- Problem to work on -
Could you give back exactly the lines below from the one with "A Question of" through the one with "Handbook for Medical", without a single picture?
-----
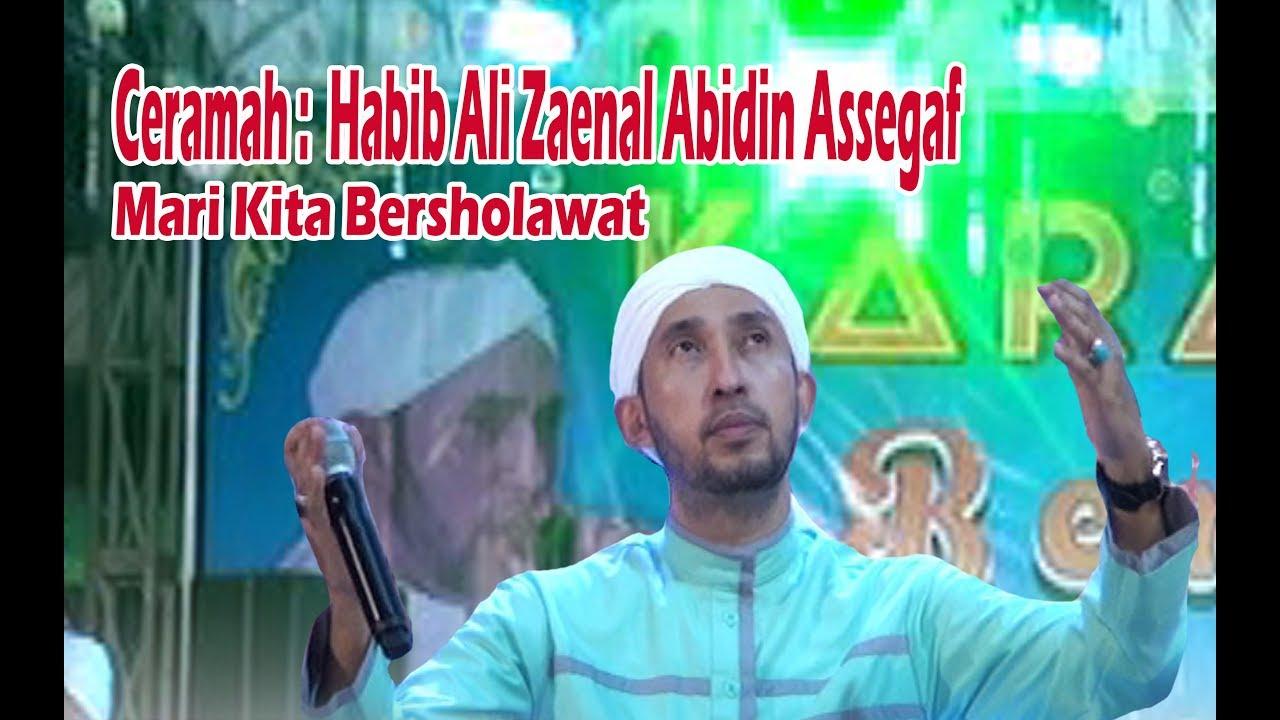 Ceramah Habib Ali Zainal Abidin Assegaf Mari Kita Bersholawat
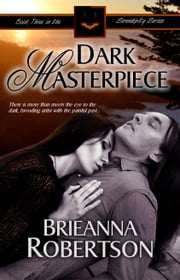 Dark Masterpiece ebook by Brieanna Robertson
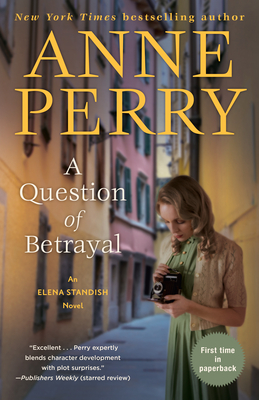 A Question of Betrayal: An Elena Standish Novel - Perry, Anne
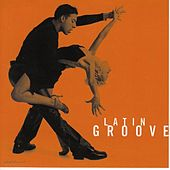 Latin Groove by Various Artists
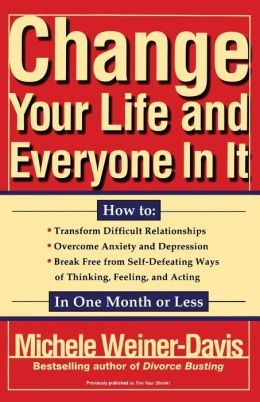 How To Change Your Life and Everyone In It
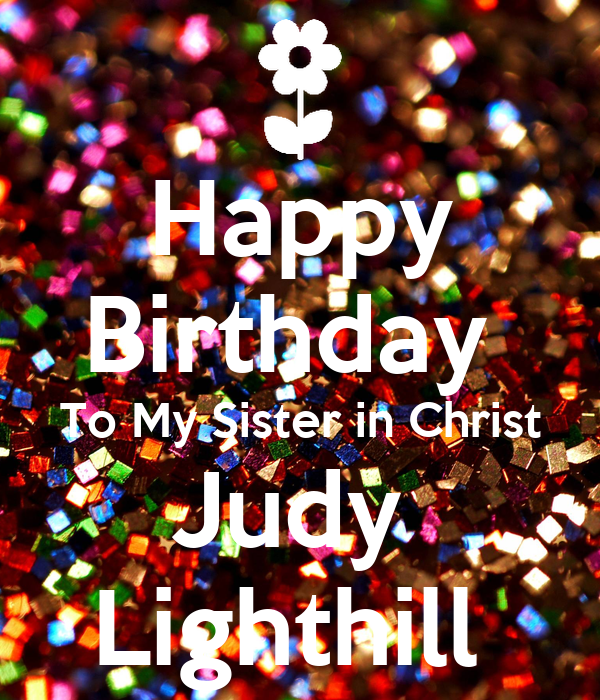 Happy Birthday To My Sister In Christ Judy Lighthill Poster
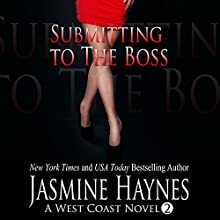 Submitting to the Boss: A West Coast Novel, Book 2 (       UNABRIDGED) by Jasmine Haynes Narrated by June Wayne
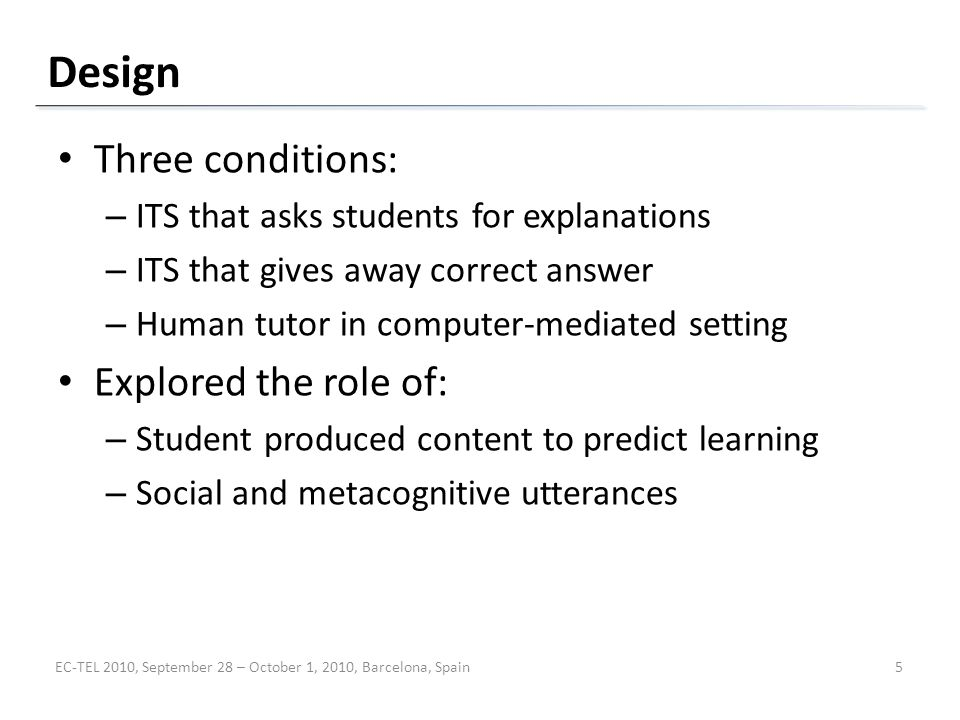 Design Three conditions: – ITS that asks students for explanations – ITS that gives away correct answer – Human tutor in computer-mediated setting Explored the role of: – Student produced content to predict learning – Social and metacognitive utterances EC-TEL 2010, September 28 – October 1, 2010, Barcelona, Spain5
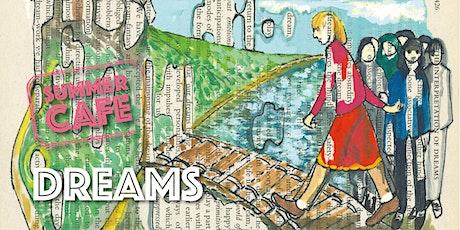 Oriel Science Summer Cafe - Dreams tickets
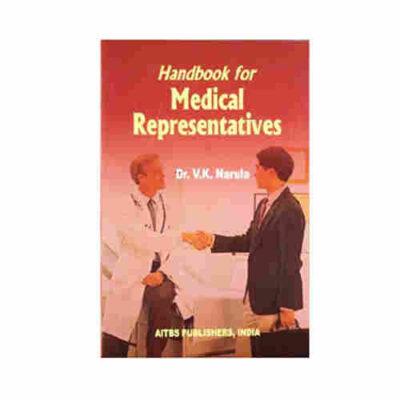 Handbook for Medical Representatives By Dr.V K Narula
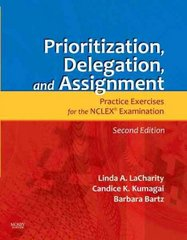 Prioritization, Delegation, and Assignment 3rd Edition 9780323113441 0323113443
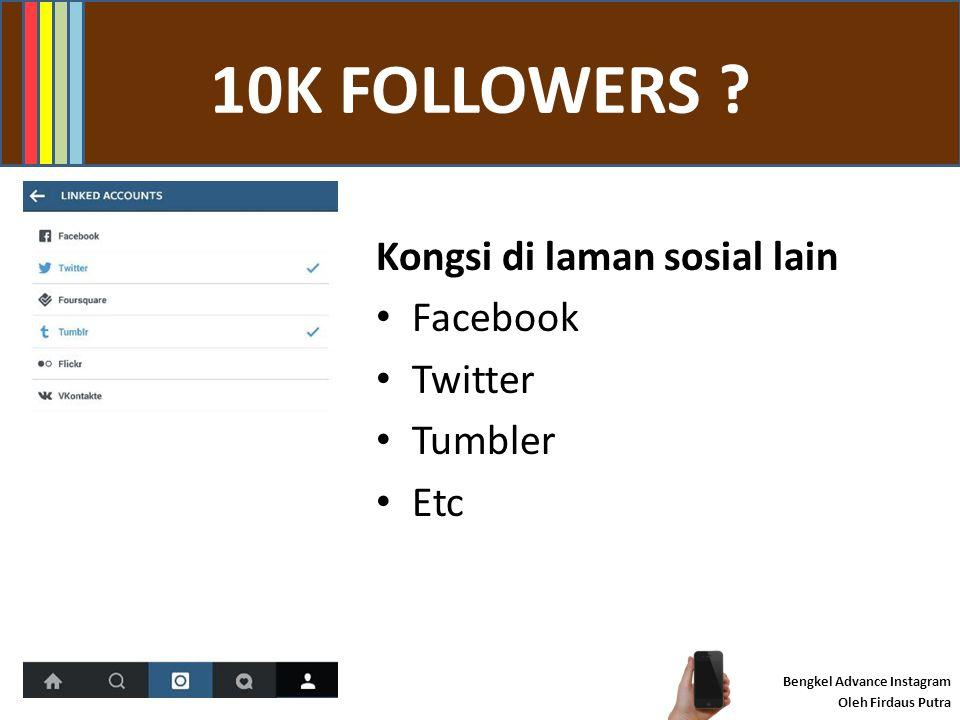 #JOMCONTEST Bengkel Advance Instagram Oleh Firdaus Putra 2.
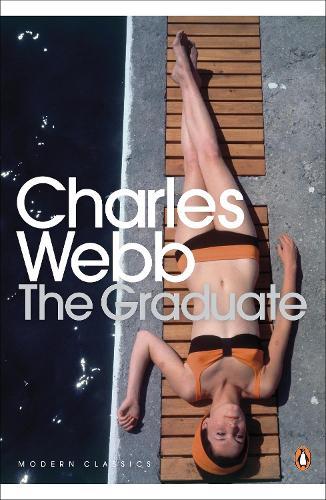 The Graduate - Penguin Modern Classics (Paperback)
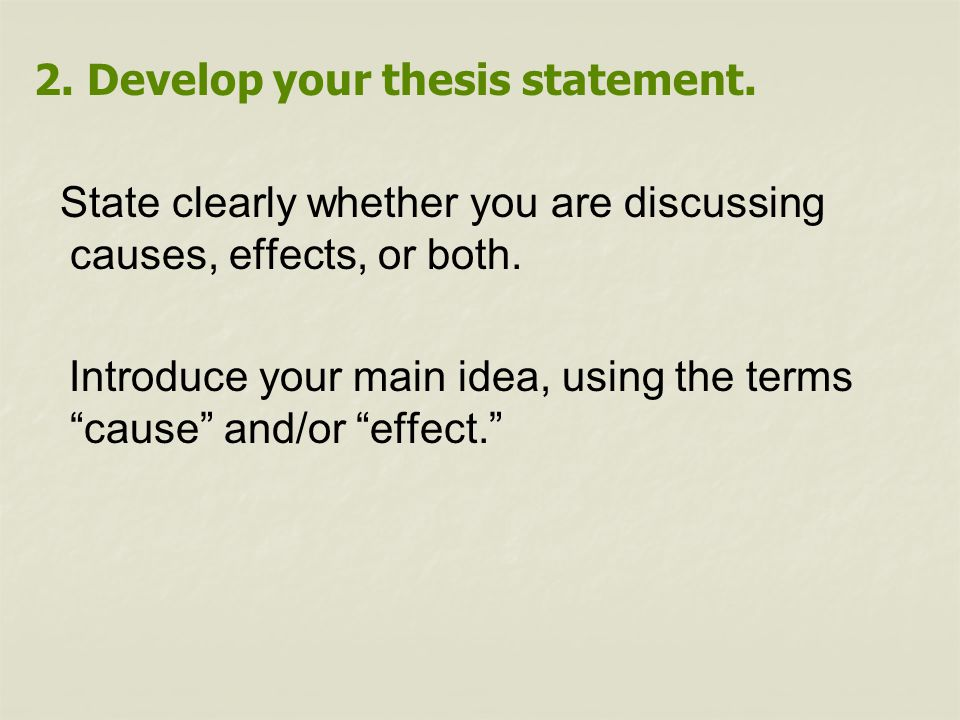 When writing a cause and effect essay: 1. Distinguish between cause and effect. To determine causes, ask,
-----
- Response for this exercise -
 A Question of Betrayal: An Elena Standish Novel - Perry, Anne
 Latin Groove by Various Artists
 How To Change Your Life and Everyone In It
 Happy Birthday To My Sister In Christ Judy Lighthill Poster
 Submitting to the Boss: A West Coast Novel, Book 2 (       UNABRIDGED) by Jasmine Haynes Narrated by June Wayne
 Design Three conditions: – ITS that asks students for explanations – ITS that gives away correct answer – Human tutor in computer-mediated setting Explored the role of: – Student produced content to predict learning – Social and metacognitive utterances EC-TEL 2010, September 28 – October 1, 2010, Barcelona, Spain5
 Oriel Science Summer Cafe - Dreams tickets
 Handbook for Medical Representatives By Dr.V K Narula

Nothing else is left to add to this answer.